Banks are always looking to reduce risk. Some are willing to gamble more than others, but every lender will opt for the conservative route when possible. Let’s look at the worst case scenario, if something were to go wrong and you are unable to pay back the loan on your apartment, the lender would want to be able to sell the apartment to recoup the losses. With this in mind, lenders prefer to fund the purchase of properties that can be sold quickly .
Lenders will rarely take a punt on properties that they are not able to be protected by mortgage insurers. Mortgage insurers offer lenders mortgage insurance (LMI) to protect the bank if you default on your loan. These insurers generally won’t cover properties under 40 square metres, so the banks have little choice but to follow suit.The exact regulations and restrictions for apartment loans are dependent on each individual lender’s willingness to accept risk.
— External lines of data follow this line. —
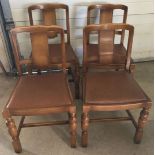 A set of 4 vintage dining chairs with leatherette seats.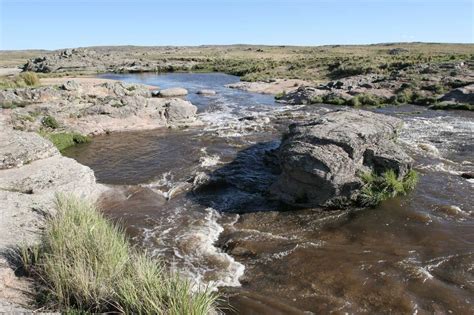 A River Running Through A Rocky Landscape With Grass In The Foreground And Rocks In The Background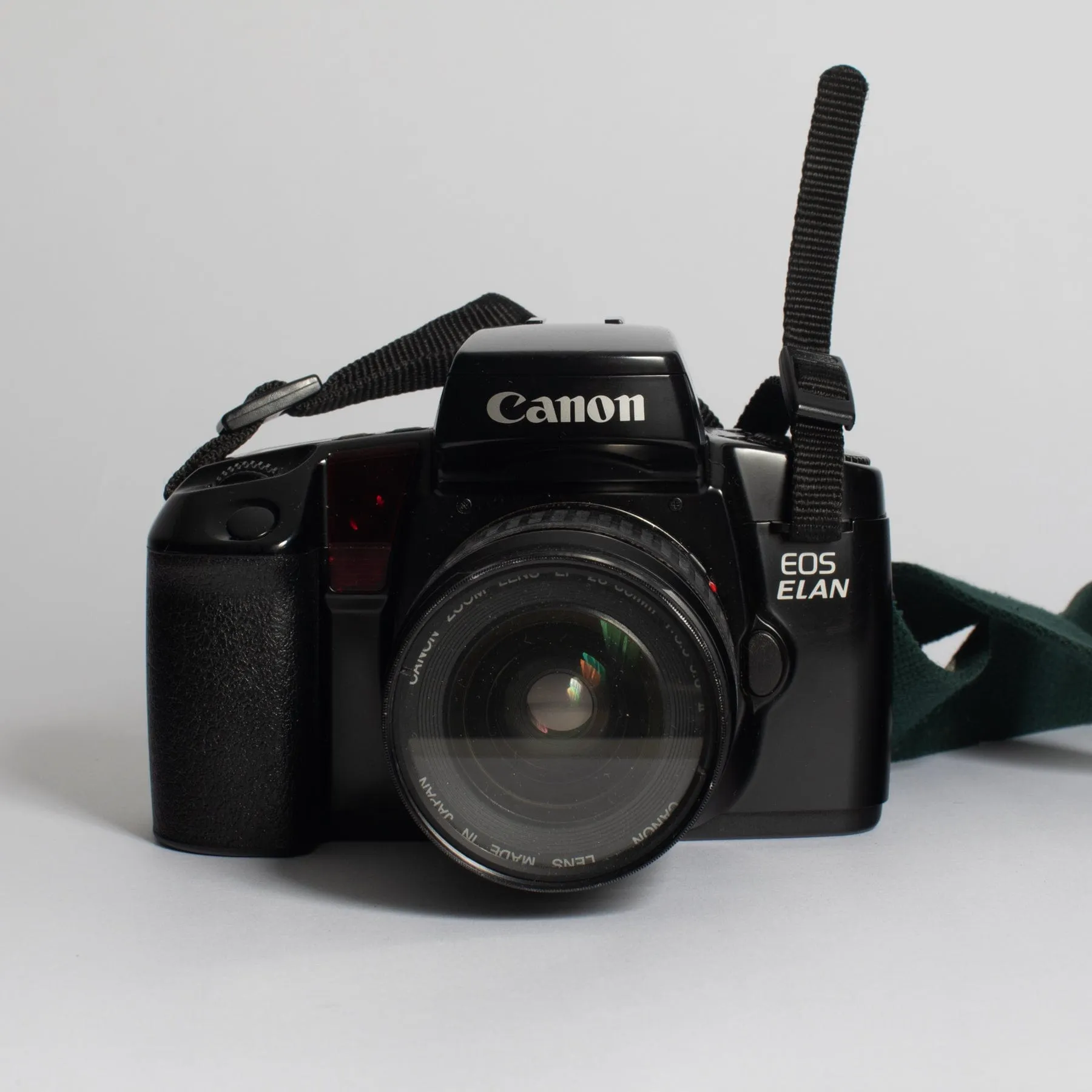 Canon EOS ELAN with 28-80 f/3.5-5.6 II, 75-300 f/4-5.6 III, Bag and Strap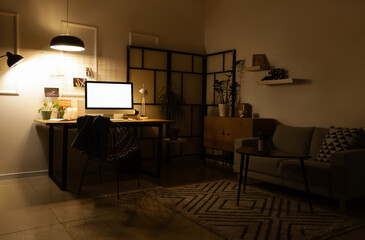 Interior of dark office with workplace, sofa and glowing lamps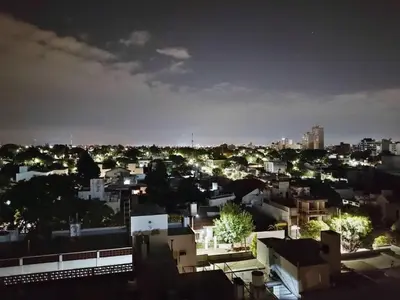 a view of a city at night at Tranquilidad, privacidad y relax in Cordoba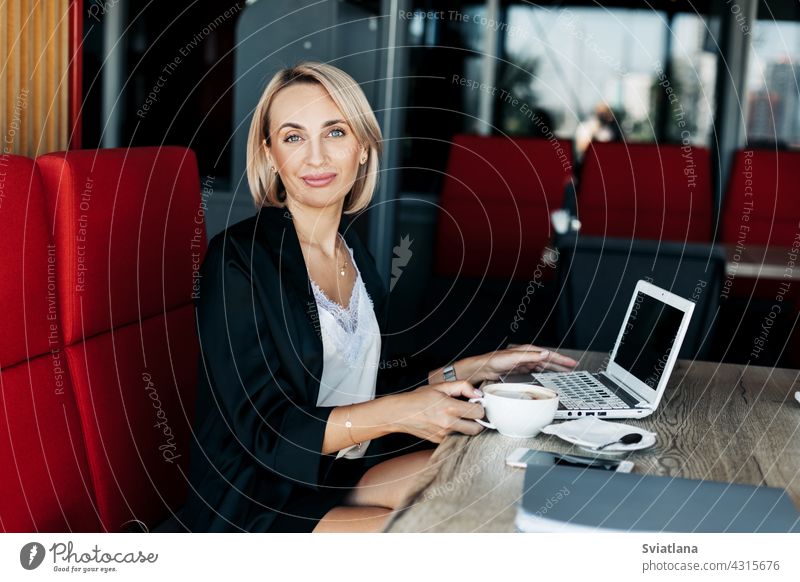 A beautiful blonde girl uses a laptop and works in a cafe. Break, work online, freelance using computer internet business female job businesswoman technology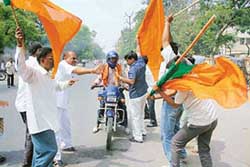 BJP activists try to stop a motorcyclist during the Bihar bandh in Patna on Tuesday. 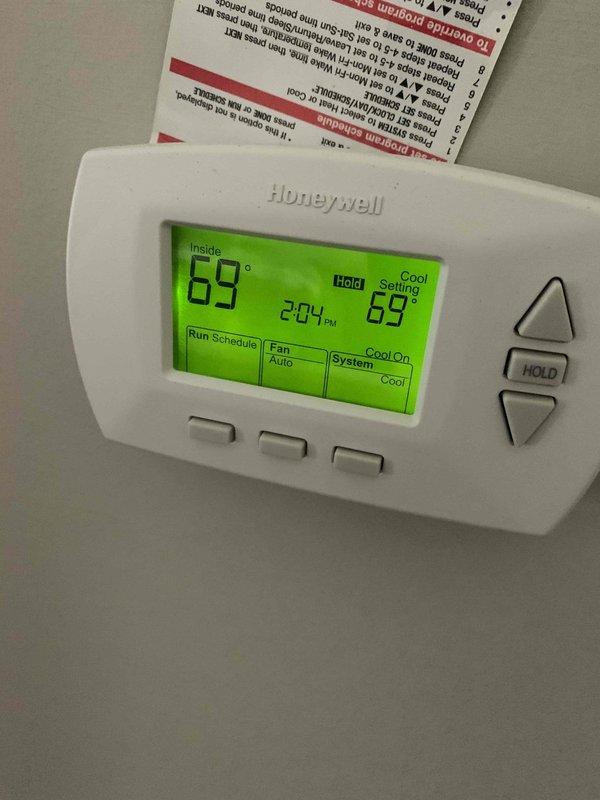 Responded to report of inadequate cooling in bedroom system. Upon inspection, found extensive rust and corrosion on critical mounting bracket components within the air handler compartment, indicating prolonged moisture exposure that could compromise system integrity and performance. Verified thermostat operation showing system calling for cooling at 69°F setpoint. Documented conditions with photos and contacted customer with diagnosis of corroded internal components requiring attention to restore proper cooling efficiency and prevent potential system failure.
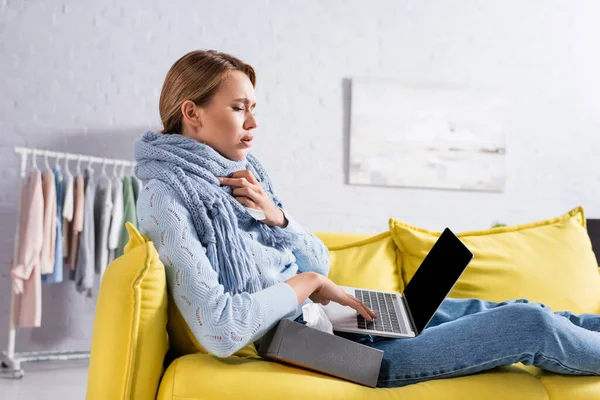 Mujer enferma sosteniendo la servilleta mientras usa el ordenador portátil en el sofá - foto de stock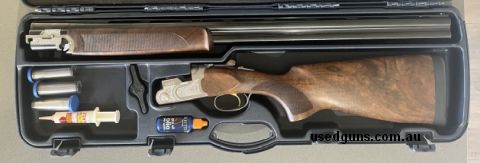Excellent condition, includes case, chokes, manuals. Beautiful wood. Very little use, I have just lost interest in the sport.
Here are some common conditions for apartment loans.
- Bedroom requirements. Many lenders will require the apartment to have a bedroom that is separate to the living area, which means they will not provide financing for studio apartments.
- Limits to exposure. Some large lenders will also look to limit their exposure to individual developments. For example, once a lender has funded a certain percentage of purchases in a new apartment complex, but once it hits a certain limit they may refuse to offer loans for any more apartments in the same complex.
- Property use. Properties that are managed as part of a hotel or resort, for example, may not qualify for a loan. Some lenders will only finance loans for apartments designed for residential use.
- Size limits. Most lenders impose restrictions on the minimum size of an apartment. As a general rule, the apartment will need to be at least 45 or 50 square metres (excluding the balcony and any car spaces) in order to qualify for a loan. If your apartment is smaller than this, finding the funds you need may be difficult.
- Deposit requirements. Lenders will always consider the property value in relation to the loan amount, also known as the loan-to-value ratio (LVR). For small apartments of less than 40 square metres, you most likely won’t be able to borrow more than 80% of the property’s value, which means you’ll need to have a deposit of at least 20% of the purchase price ready to go. The maximum LVR you will usually be able to borrow is 90%.